Records to process

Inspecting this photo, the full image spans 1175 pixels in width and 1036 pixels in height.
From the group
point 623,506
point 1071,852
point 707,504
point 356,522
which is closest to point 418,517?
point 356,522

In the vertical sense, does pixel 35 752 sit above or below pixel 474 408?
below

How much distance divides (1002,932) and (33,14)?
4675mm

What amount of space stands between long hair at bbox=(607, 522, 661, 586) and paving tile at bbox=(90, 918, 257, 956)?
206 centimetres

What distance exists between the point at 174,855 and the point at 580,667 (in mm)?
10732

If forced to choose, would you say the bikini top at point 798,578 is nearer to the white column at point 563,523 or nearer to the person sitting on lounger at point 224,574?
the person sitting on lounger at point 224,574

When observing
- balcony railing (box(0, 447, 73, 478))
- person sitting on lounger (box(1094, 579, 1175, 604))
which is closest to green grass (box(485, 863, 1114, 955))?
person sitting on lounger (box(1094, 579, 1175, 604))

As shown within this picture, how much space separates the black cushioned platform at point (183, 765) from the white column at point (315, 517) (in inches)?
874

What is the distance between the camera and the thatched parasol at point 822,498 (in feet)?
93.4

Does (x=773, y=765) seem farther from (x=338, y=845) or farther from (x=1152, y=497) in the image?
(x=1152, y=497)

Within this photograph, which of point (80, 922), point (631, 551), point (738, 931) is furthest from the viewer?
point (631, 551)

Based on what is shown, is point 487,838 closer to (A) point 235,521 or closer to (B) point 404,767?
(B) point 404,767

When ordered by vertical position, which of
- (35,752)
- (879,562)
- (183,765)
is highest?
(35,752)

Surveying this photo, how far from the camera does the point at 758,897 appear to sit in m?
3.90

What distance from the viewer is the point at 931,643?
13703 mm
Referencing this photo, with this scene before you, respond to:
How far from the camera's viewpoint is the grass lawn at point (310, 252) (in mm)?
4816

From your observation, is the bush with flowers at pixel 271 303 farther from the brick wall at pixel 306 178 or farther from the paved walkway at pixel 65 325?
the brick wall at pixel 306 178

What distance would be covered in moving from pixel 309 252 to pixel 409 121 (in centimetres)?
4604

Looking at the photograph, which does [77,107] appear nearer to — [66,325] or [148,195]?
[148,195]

Task goal
From the records above, extract everything verbatim.

Result for this task
Inspecting this photo, the full image spans 1175 pixels in width and 1036 pixels in height.
From the group
point 623,506
point 1071,852
point 707,504
point 356,522
which is closest to point 418,517?
point 356,522

In the vertical sense, does pixel 35 752 sit above or below pixel 474 408?
below

How much distance divides (1002,932) and (33,14)?
4675mm

What amount of space stands between long hair at bbox=(607, 522, 661, 586) and paving tile at bbox=(90, 918, 257, 956)?
206 centimetres

What distance exists between the point at 174,855 and the point at 580,667 (in mm)?
10732

If forced to choose, would you say the bikini top at point 798,578 is nearer to the white column at point 563,523 or nearer to the person sitting on lounger at point 224,574?
the person sitting on lounger at point 224,574

When observing
- balcony railing (box(0, 447, 73, 478))
- person sitting on lounger (box(1094, 579, 1175, 604))
which is closest to green grass (box(485, 863, 1114, 955))?
person sitting on lounger (box(1094, 579, 1175, 604))

As shown within this picture, how much space separates the black cushioned platform at point (183, 765) from the white column at point (315, 517) (in inches)?
874

What is the distance between the camera and the thatched parasol at point 822,498 (in feet)?
93.4

Does (x=773, y=765) seem farther from (x=338, y=845) or farther from (x=1152, y=497) in the image?
(x=1152, y=497)

Within this photograph, which of point (80, 922), point (631, 551), point (738, 931) is furthest from the viewer?
point (631, 551)

Based on what is shown, is point 487,838 closer to (A) point 235,521 or closer to (B) point 404,767?
(B) point 404,767

When ordered by vertical position, which of
- (35,752)
- (879,562)
- (183,765)
is highest?
(35,752)

Surveying this photo, how far from the camera does the point at 758,897 appear to sit in m?
3.90

What distance from the viewer is the point at 931,643?
13703 mm
Referencing this photo, with this scene before you, respond to:
How far from the camera's viewpoint is the grass lawn at point (310, 252) (in mm)?
4816

From your observation, is the bush with flowers at pixel 271 303 farther from the brick wall at pixel 306 178 or farther from the paved walkway at pixel 65 325?
the brick wall at pixel 306 178

What distance would be covered in moving from pixel 309 252 to pixel 409 121 (in centimetres)?
4604

Looking at the photograph, which does [77,107] appear nearer to — [66,325] or [148,195]?
[148,195]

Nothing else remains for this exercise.